Dewitt has been national co-chair of the Labor Party since last year. She co-chaired the party’s most recent convention.

The party has drawn much of its support from organized labor. So why is it preparing to launch its first-ever campaign in the state that ranks 49th in union membership?

“We’re not just a trade union party,” said Dr. Adolph Reed, a party organizer, political scientist, author and professor at the University of Pennsylvania.

“The response we’re getting from folks down here is really great,” Reed said. “I suspected it would be. In South Carolina, neither (major) party really addresses the set of basic human concerns — jobs, health, education, housing — in a systematic way.”

“Working people in South Carolina are suffering and need a party that’s speaking for them,” Reed said.

They already do; it’s the Democrats, retorted J. Danny Covington, chairman of the Orangeburg County Democratic Party.

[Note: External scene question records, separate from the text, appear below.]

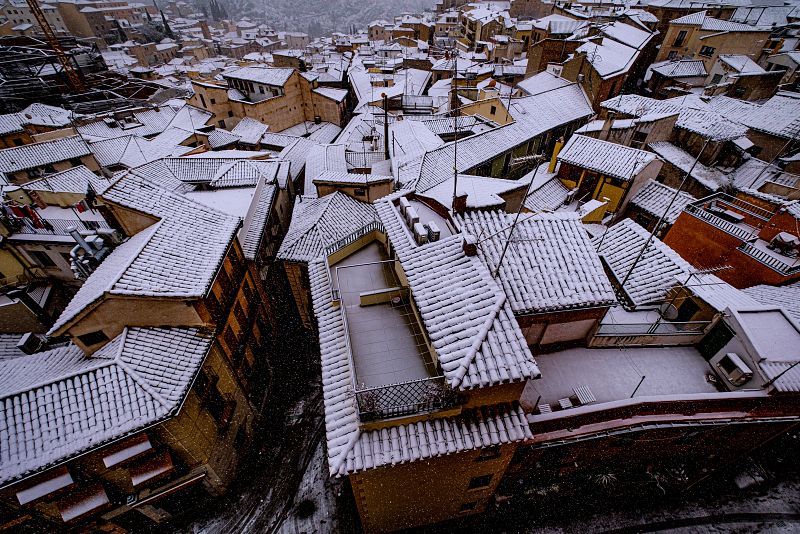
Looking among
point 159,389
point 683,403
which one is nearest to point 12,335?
point 159,389

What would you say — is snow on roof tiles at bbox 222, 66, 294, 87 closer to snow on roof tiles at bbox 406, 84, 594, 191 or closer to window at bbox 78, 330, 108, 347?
snow on roof tiles at bbox 406, 84, 594, 191

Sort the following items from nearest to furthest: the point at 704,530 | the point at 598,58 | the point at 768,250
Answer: the point at 704,530 < the point at 768,250 < the point at 598,58

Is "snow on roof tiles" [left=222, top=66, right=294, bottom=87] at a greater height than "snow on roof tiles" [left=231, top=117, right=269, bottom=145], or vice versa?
"snow on roof tiles" [left=222, top=66, right=294, bottom=87]

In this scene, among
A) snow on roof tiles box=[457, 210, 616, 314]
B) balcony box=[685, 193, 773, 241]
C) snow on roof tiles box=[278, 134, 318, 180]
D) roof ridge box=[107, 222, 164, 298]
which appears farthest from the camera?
snow on roof tiles box=[278, 134, 318, 180]

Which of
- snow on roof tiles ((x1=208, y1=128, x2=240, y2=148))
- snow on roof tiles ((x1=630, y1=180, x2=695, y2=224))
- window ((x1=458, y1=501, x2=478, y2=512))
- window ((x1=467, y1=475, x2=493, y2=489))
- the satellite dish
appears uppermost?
snow on roof tiles ((x1=208, y1=128, x2=240, y2=148))

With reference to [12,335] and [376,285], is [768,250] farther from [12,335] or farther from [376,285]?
[12,335]

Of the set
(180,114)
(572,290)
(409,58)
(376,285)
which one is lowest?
(572,290)

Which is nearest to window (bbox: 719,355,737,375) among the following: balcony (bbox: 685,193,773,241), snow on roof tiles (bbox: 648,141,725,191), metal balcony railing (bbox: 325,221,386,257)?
balcony (bbox: 685,193,773,241)
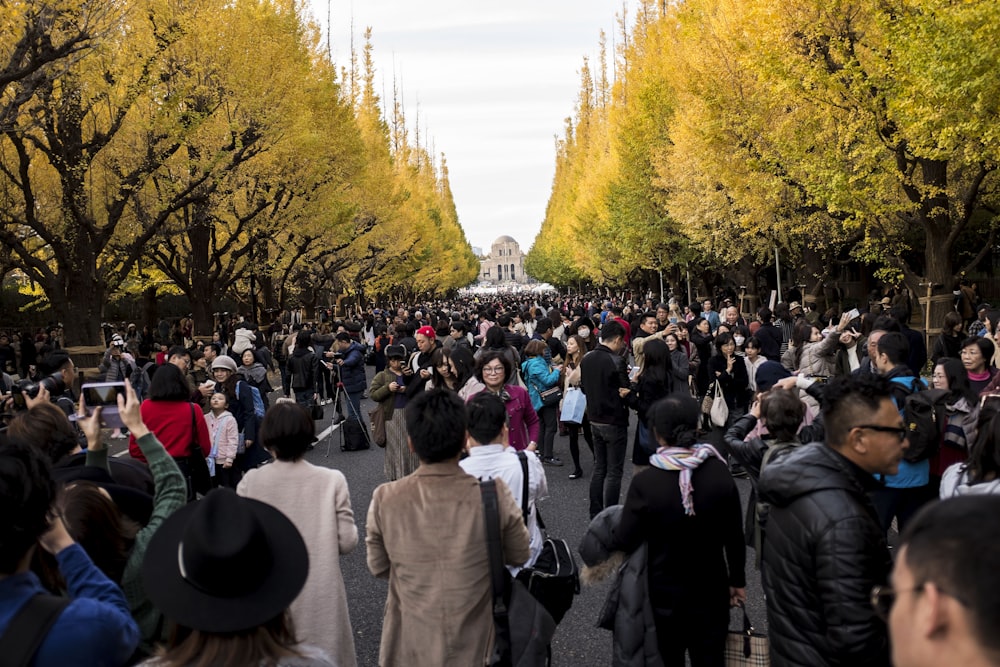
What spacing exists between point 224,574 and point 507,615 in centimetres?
127

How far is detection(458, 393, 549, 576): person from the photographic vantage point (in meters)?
3.38

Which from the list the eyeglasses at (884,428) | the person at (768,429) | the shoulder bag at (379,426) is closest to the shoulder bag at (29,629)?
the eyeglasses at (884,428)

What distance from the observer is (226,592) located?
1828 mm

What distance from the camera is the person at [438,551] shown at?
2.79m

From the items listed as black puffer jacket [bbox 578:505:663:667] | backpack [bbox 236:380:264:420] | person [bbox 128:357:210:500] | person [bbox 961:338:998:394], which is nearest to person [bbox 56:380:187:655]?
black puffer jacket [bbox 578:505:663:667]

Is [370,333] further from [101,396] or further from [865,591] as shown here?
[865,591]

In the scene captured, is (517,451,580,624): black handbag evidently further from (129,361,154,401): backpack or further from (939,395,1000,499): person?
(129,361,154,401): backpack

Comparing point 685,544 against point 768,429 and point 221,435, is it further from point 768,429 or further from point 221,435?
point 221,435

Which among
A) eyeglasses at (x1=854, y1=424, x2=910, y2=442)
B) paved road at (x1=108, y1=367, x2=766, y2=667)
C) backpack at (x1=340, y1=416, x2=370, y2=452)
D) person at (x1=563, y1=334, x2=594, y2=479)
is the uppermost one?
eyeglasses at (x1=854, y1=424, x2=910, y2=442)

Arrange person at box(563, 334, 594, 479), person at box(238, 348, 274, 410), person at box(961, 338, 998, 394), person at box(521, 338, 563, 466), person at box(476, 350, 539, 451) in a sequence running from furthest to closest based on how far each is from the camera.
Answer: person at box(238, 348, 274, 410) → person at box(521, 338, 563, 466) → person at box(563, 334, 594, 479) → person at box(476, 350, 539, 451) → person at box(961, 338, 998, 394)

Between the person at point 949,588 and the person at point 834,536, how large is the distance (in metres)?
1.18

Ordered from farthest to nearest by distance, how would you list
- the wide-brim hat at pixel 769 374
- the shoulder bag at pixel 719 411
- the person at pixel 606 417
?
the shoulder bag at pixel 719 411 < the wide-brim hat at pixel 769 374 < the person at pixel 606 417

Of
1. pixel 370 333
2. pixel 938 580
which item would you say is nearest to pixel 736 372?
pixel 938 580

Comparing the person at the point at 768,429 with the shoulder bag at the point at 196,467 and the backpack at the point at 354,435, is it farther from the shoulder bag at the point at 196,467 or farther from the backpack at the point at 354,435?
the backpack at the point at 354,435
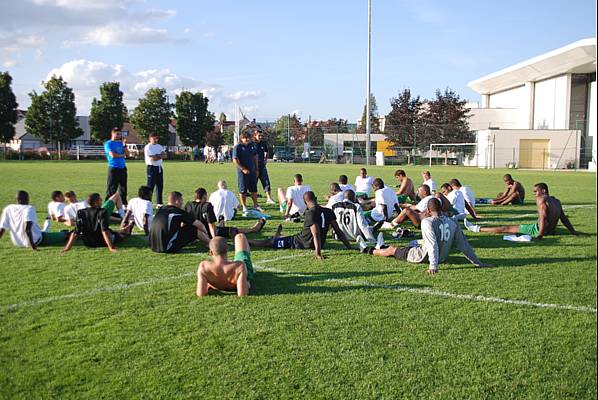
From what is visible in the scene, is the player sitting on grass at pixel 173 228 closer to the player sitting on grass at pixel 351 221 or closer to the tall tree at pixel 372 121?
the player sitting on grass at pixel 351 221

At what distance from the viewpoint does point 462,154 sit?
167 ft

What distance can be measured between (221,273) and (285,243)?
301 centimetres

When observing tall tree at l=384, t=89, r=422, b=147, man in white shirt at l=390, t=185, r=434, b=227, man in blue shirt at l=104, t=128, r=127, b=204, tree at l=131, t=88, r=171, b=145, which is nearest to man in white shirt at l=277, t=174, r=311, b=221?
man in white shirt at l=390, t=185, r=434, b=227

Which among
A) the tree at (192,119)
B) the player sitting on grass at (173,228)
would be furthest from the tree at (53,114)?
the player sitting on grass at (173,228)

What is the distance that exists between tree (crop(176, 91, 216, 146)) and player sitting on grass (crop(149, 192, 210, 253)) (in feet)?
224

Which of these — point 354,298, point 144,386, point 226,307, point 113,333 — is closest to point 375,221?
point 354,298

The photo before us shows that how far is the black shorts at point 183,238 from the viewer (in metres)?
8.45

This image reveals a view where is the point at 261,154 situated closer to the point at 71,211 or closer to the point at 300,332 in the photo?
the point at 71,211

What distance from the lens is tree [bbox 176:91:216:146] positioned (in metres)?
74.6

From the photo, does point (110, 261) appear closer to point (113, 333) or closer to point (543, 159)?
point (113, 333)

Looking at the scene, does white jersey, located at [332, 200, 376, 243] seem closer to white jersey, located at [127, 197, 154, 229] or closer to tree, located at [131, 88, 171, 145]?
white jersey, located at [127, 197, 154, 229]

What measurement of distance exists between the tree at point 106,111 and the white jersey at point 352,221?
62.8 m

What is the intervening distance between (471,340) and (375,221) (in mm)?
6179

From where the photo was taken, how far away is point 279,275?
23.3 feet
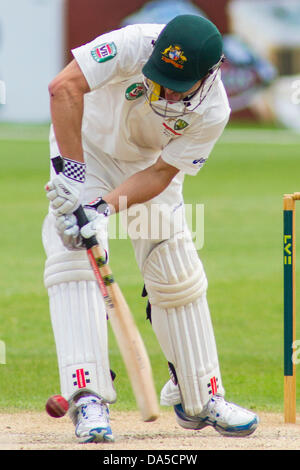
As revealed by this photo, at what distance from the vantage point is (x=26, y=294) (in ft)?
23.4

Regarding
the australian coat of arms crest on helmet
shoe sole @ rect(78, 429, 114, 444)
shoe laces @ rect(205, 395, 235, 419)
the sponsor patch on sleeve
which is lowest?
shoe sole @ rect(78, 429, 114, 444)

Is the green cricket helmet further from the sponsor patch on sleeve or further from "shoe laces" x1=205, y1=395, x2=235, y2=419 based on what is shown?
"shoe laces" x1=205, y1=395, x2=235, y2=419

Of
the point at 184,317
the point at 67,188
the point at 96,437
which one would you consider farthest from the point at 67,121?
the point at 96,437

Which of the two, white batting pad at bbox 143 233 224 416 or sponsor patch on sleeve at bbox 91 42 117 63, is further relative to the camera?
white batting pad at bbox 143 233 224 416

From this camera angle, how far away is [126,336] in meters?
3.51

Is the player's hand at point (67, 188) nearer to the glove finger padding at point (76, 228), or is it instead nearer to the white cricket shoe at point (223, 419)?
the glove finger padding at point (76, 228)

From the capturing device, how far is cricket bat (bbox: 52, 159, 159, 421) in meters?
3.49

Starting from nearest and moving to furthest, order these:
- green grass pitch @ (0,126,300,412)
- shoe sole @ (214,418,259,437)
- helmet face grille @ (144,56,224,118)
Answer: helmet face grille @ (144,56,224,118) → shoe sole @ (214,418,259,437) → green grass pitch @ (0,126,300,412)

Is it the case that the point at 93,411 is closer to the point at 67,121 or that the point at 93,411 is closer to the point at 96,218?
the point at 96,218

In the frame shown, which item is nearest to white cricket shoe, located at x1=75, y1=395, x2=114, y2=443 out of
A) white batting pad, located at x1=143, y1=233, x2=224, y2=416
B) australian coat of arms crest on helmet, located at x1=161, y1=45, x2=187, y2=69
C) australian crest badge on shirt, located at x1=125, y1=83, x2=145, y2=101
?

“The question I would ask him is, ’Do you think you’re going to get any more done?’ Certainly, on the state level, you couldn’t get anybody pushing harder than (Rep.) Harry Ott and the Orangeburg County delegation,” Covington said.

“With the margins the way they are, we don’t need a party taking numbers off us,” Covington said. “Even if they take 1 percent off us, it’s not good.”

Reed acknowledged that the LP would likely gain support at the expense of the Democrats and liberal “third” parties. “To be honest, we’re probably not going to draw a lot of Republicans.”

Still, “we don’t want to be the stereotypical third party and play a spoiler role,” Reed said. “We only want to contest where we think we can win.”

Reed and Dewitt said the party would attract a certain number of people who have not been politically active.

“David Beasley was elected with 17 percent of the registered voters in the state,” Dewitt said. “Fewer and fewer people care about voting. We have got to give people somebody to vote for.”

“We want to be very careful” to field candidates only where they present a clear alternative to major party candidates, Dewitt said. “More than likely, it would never be Orangeburg County,” where Democrats usually win by lopsided margins.

Dewitt and Legette formerly supported the United Citizens Party, which endorsed selected major party candidates in some races as well as its own candidates in other races.

That’s allowed under South Carolina’s provision for “fusion” voting; all of the votes cast for a candidate, regardless of party banner, are added together. State Rep. Gilda Cobb-Hunter once ran for re-election as the UCP and Democratic candidate.

However, the LP endorses only LP members who are running solely as LP candidates. Reed said the LP “had a spirited debate about (fusion) at our convention in 1998” but “decided no, principally because we don’t want to dilute our message.”